Ugandan lawyer and politician (born 1977)

Paul Mwiru is a Ugandan lawyer and a politician.

He served as Member of Parliament elect for the Jinja municipality east constituency in Jinja City, in the eastern region of Uganda.

== Background and education ==
Born on 12 August 1977 in Walukuba East in Jinja District, Mwiru went to Walukuba East Primary School where he did his primary living examination, before joining Jinja senior secondary school where he acquired both the Uganda Certificate of Education (UCE) and the Uganda advanced Certificate of Education (UACE). He thereafter sought after a diploma in law at the Law Development Centre. After some break from school, he returned to his quest for a Bachelor's degree in law at Makerere University, which he got in 2010.

== Political career ==
Mwiru, who was a member of the Forum for Democratic change contested for Jinja East parliamentary seat for 5 times against National Resistance Movement's Nathan Igeme Nabeta. In 2018, Mwiru won the Jinja East seat against Nabeta in a hotly contested by election.He took oath on 27th March 2018 to represent the constituency.

His election was contested by NRM in courts of law.
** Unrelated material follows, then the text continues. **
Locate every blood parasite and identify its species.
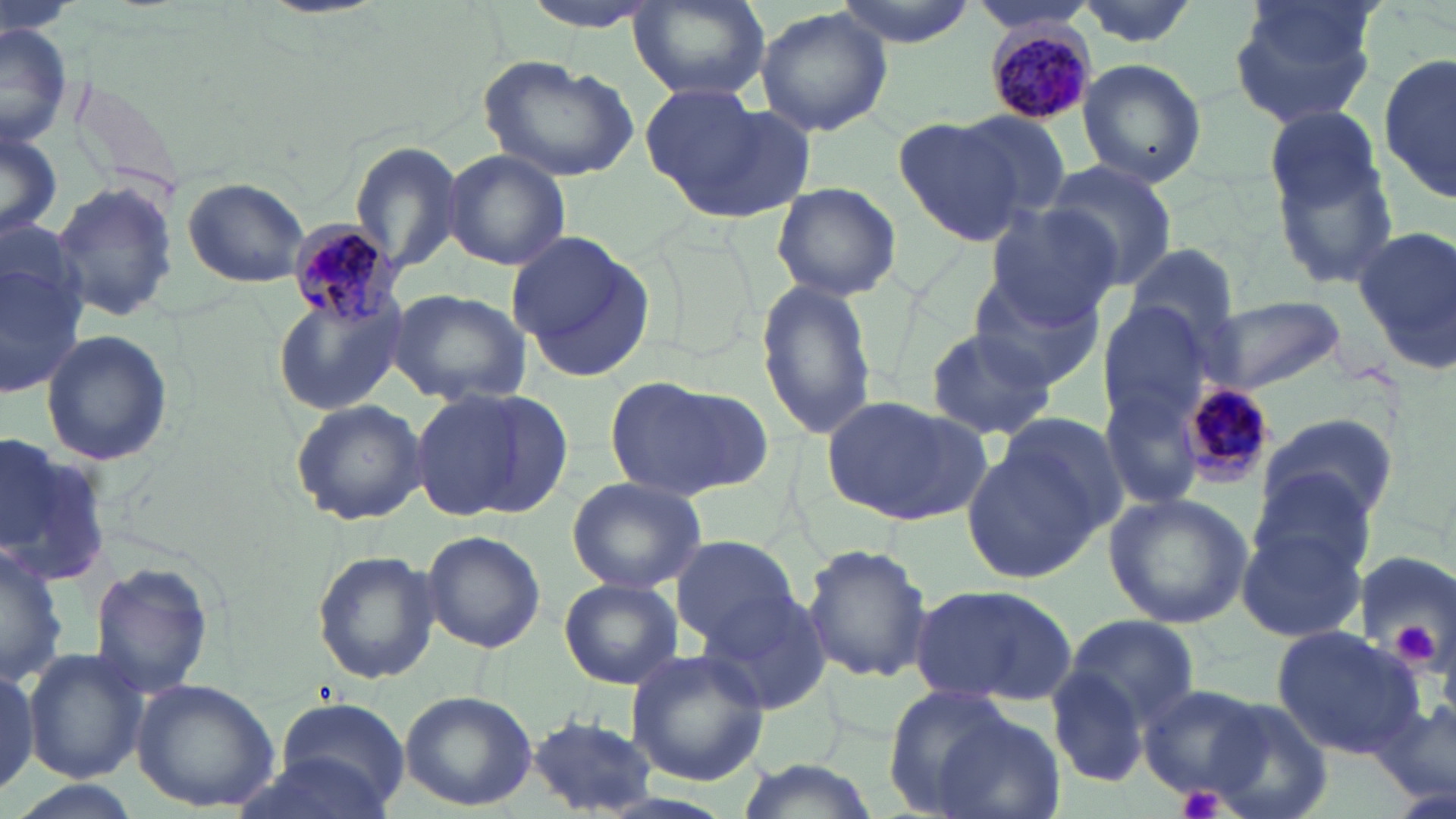
Approximate bounding boxes as (x1, y1, x2, y2) in pixels.
Plasmodium malariae-infected red blood cells: (982, 19, 1101, 129), (286, 218, 402, 330), (1183, 381, 1273, 478).
No Plasmodium falciparum, Plasmodium ovale, Plasmodium vivax, Babesia divergens, or Trypanosoma brucei observed.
Mwiru successfully managed to retain his seat in the general elections in 2021, where he beat his close opponent of the National Resistance Movement's Nathan Igeme Nabeta.

From FDC, he was affiliated to the Alliance for National Transformation (ANT) but later joined National Unit Platform [NUP] party. In 2026 elections he contested for the same seat on NUP ticket and emerged winner.
==Bid for speakership==
On 19th May 2026, Mwiru was fronted by National Unity Platform as their preferred candidate for the speakership of the 12th Parliament. He was regarded as the joint opposition candidate for the race. However, despite having the entire opposition support, Mwiru was defeated by National Resistance's Jacob Oboth Oboth on numbers.

Mwiru was later appointed opposition chief whip in the 2026/2031 shadow cabinet.